WHAT IS NEEDED - Throughout the listing below, change "camera" to "photographer" and reproduce its lines with no other alteration. Omit the pictures.

DATA RECORDS -
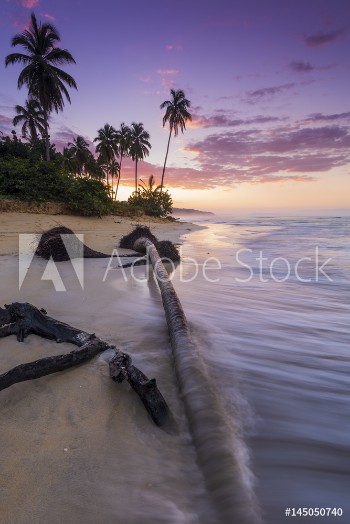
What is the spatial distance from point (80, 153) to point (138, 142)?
10659 mm

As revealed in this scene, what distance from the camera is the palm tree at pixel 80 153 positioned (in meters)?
52.2

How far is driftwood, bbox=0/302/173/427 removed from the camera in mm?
1715

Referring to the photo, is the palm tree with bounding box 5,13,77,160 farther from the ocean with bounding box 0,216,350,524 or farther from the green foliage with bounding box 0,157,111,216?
the ocean with bounding box 0,216,350,524

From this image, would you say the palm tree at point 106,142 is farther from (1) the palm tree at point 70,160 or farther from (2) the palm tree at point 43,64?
(2) the palm tree at point 43,64

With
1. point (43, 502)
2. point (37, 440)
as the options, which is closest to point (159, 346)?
point (37, 440)

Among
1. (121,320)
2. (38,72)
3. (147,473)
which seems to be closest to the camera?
(147,473)

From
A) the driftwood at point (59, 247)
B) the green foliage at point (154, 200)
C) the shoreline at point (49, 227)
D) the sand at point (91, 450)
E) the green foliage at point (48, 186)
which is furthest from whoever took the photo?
the green foliage at point (154, 200)

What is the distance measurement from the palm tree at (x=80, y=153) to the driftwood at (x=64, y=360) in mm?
54429

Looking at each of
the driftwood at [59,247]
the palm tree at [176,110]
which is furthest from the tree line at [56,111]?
the driftwood at [59,247]

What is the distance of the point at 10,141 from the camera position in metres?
24.0

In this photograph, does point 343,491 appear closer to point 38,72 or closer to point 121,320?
point 121,320

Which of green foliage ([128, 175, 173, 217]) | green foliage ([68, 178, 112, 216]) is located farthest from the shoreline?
green foliage ([128, 175, 173, 217])

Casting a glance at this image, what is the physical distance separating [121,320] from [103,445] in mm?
1903

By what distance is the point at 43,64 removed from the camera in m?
26.3
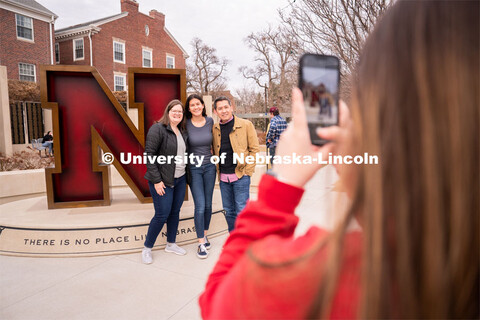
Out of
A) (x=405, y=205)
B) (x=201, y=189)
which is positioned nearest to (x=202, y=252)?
(x=201, y=189)

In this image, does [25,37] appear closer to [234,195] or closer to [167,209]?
[167,209]

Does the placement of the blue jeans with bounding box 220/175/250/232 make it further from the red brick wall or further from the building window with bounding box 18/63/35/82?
the building window with bounding box 18/63/35/82

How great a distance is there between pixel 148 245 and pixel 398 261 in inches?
146

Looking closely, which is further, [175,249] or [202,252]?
[175,249]

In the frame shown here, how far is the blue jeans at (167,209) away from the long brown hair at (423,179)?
339 centimetres

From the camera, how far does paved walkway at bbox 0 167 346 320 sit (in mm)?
2753

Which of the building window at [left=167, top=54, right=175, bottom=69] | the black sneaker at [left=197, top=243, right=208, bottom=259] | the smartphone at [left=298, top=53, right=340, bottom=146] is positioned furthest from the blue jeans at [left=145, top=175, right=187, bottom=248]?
the building window at [left=167, top=54, right=175, bottom=69]

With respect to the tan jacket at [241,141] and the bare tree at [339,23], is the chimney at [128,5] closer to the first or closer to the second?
the bare tree at [339,23]

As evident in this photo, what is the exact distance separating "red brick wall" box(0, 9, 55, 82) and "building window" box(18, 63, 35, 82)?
24 centimetres

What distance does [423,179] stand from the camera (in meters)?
0.48

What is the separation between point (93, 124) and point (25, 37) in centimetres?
1985

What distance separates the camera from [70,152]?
4738 mm

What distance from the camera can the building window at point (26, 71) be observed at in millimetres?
Result: 19400

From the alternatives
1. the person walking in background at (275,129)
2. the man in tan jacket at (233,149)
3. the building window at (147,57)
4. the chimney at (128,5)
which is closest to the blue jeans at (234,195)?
the man in tan jacket at (233,149)
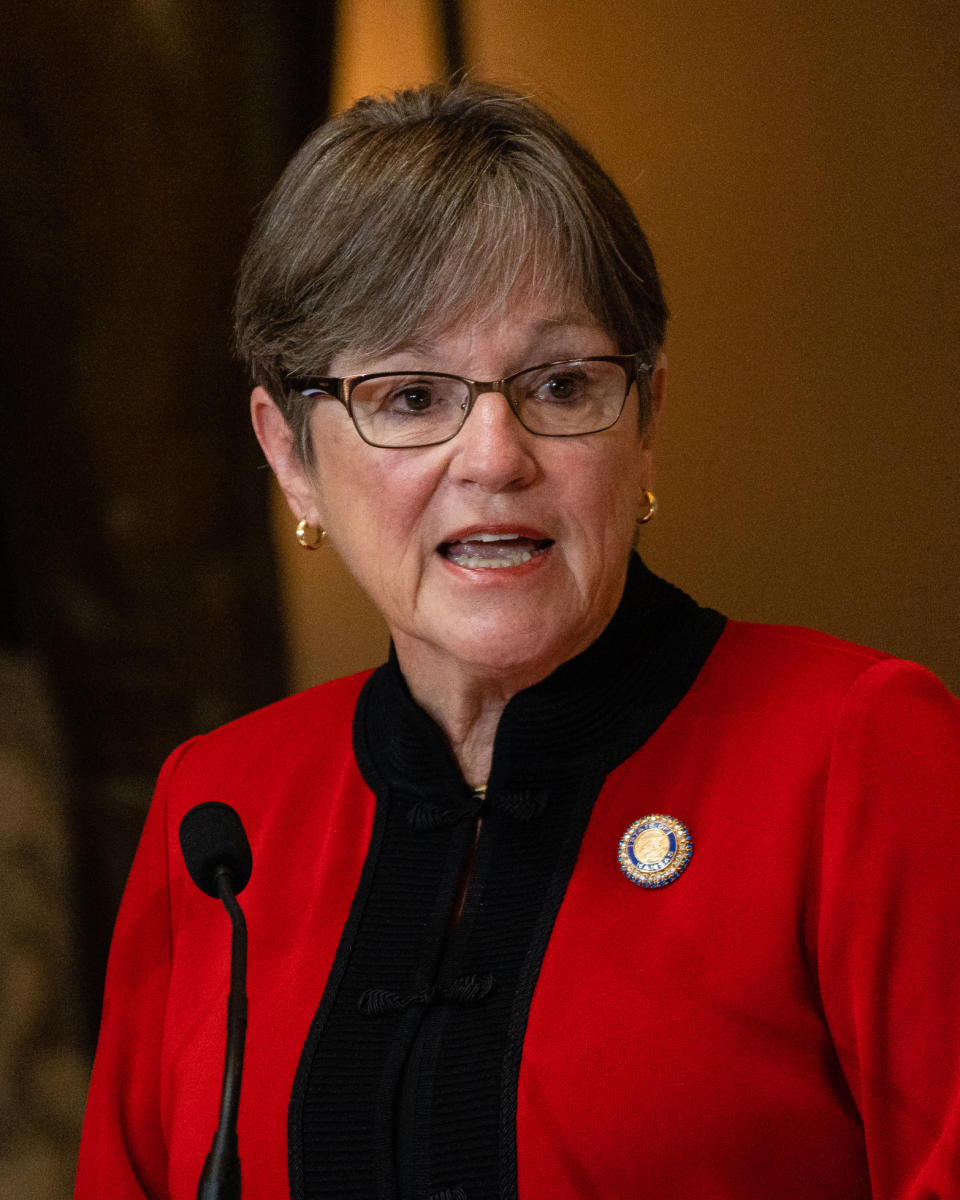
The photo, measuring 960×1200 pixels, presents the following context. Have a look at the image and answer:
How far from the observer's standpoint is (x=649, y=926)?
4.33 feet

SOLUTION TO THIS TASK -
What is the spatial distance from point (80, 153) to point (138, 142)?
10659 mm

As revealed in this scene, what distance from the photographer is the palm tree at pixel 80 153 positioned (in meters)?
52.2

How far is driftwood, bbox=0/302/173/427 removed from the photographer in mm?
1715

Referring to the photo, is the palm tree with bounding box 5,13,77,160 farther from the ocean with bounding box 0,216,350,524 or farther from the green foliage with bounding box 0,157,111,216?
the ocean with bounding box 0,216,350,524

From this image, would you say the palm tree at point 106,142 is farther from (1) the palm tree at point 70,160 or farther from (2) the palm tree at point 43,64?
(2) the palm tree at point 43,64

With
1. point (43, 502)
2. point (37, 440)
as the options, which is closest to point (159, 346)?
point (37, 440)

Among
1. (121,320)
2. (38,72)
3. (147,473)
which seems to be closest to the photographer?
(147,473)

From
A) the driftwood at point (59, 247)
B) the green foliage at point (154, 200)
C) the shoreline at point (49, 227)
D) the sand at point (91, 450)
E) the green foliage at point (48, 186)
which is furthest from whoever took the photo?
the green foliage at point (154, 200)

What is the distance measurement from the palm tree at (x=80, y=153) to the driftwood at (x=64, y=360) in mm?
54429

Looking at each of
the driftwood at [59,247]
the palm tree at [176,110]
which is furthest from the tree line at [56,111]?
the driftwood at [59,247]

What is the distance of the point at 10,141 from the photographer position in metres?
24.0

In this photograph, does point 343,491 appear closer to point 38,72 or closer to point 121,320?
point 121,320

Which of green foliage ([128, 175, 173, 217]) | green foliage ([68, 178, 112, 216]) is located farthest from the shoreline?
green foliage ([128, 175, 173, 217])

Casting a glance at this image, what is the physical distance separating [121,320] from [103,445] in mm?
1903

By what distance is the point at 43,64 removed from the photographer in m?
26.3
Out of
A) (x=405, y=205)
B) (x=201, y=189)
which is positioned nearest to (x=202, y=252)?
(x=201, y=189)

In this image, does [25,37] appear closer to [234,195] or closer to [167,209]?
[167,209]

Does the placement of the blue jeans with bounding box 220/175/250/232 make it further from the red brick wall or further from the building window with bounding box 18/63/35/82?
the building window with bounding box 18/63/35/82

How great a distance is there between pixel 148 245 and pixel 398 261 in inches?
146

Looking closely, which is further, [175,249] or [202,252]?
[175,249]

In the frame shown here, how far is the blue jeans at (167,209) away from the long brown hair at (423,179)?
339 centimetres

From the photographer, how far does paved walkway at bbox 0 167 346 320 sit (in mm)?
2753

Which of the building window at [left=167, top=54, right=175, bottom=69] | the black sneaker at [left=197, top=243, right=208, bottom=259] | the smartphone at [left=298, top=53, right=340, bottom=146] is positioned furthest from the blue jeans at [left=145, top=175, right=187, bottom=248]?
the building window at [left=167, top=54, right=175, bottom=69]

With respect to the tan jacket at [241,141] and the bare tree at [339,23], is the chimney at [128,5] closer to the first or closer to the second?
the bare tree at [339,23]

As evident in this photo, what is the exact distance separating "red brick wall" box(0, 9, 55, 82) and "building window" box(18, 63, 35, 82)?
24 centimetres

What distance does [423,179] stand from the photographer (in meters)?
0.48

What is the separation between point (93, 124) and point (25, 37) in centimetres?
1985

What distance separates the photographer from [70,152]?
4738 mm

What distance from the photographer can the building window at point (26, 71) be observed at in millimetres?
Result: 19400

From the alternatives
1. the person walking in background at (275,129)
2. the man in tan jacket at (233,149)
3. the building window at (147,57)
4. the chimney at (128,5)
which is closest to the blue jeans at (234,195)?
the man in tan jacket at (233,149)
The photo, measuring 960×1200 pixels, presents the following context. Have a look at the image and answer:
How far from the observer's standpoint is (x=649, y=926)?
4.33 feet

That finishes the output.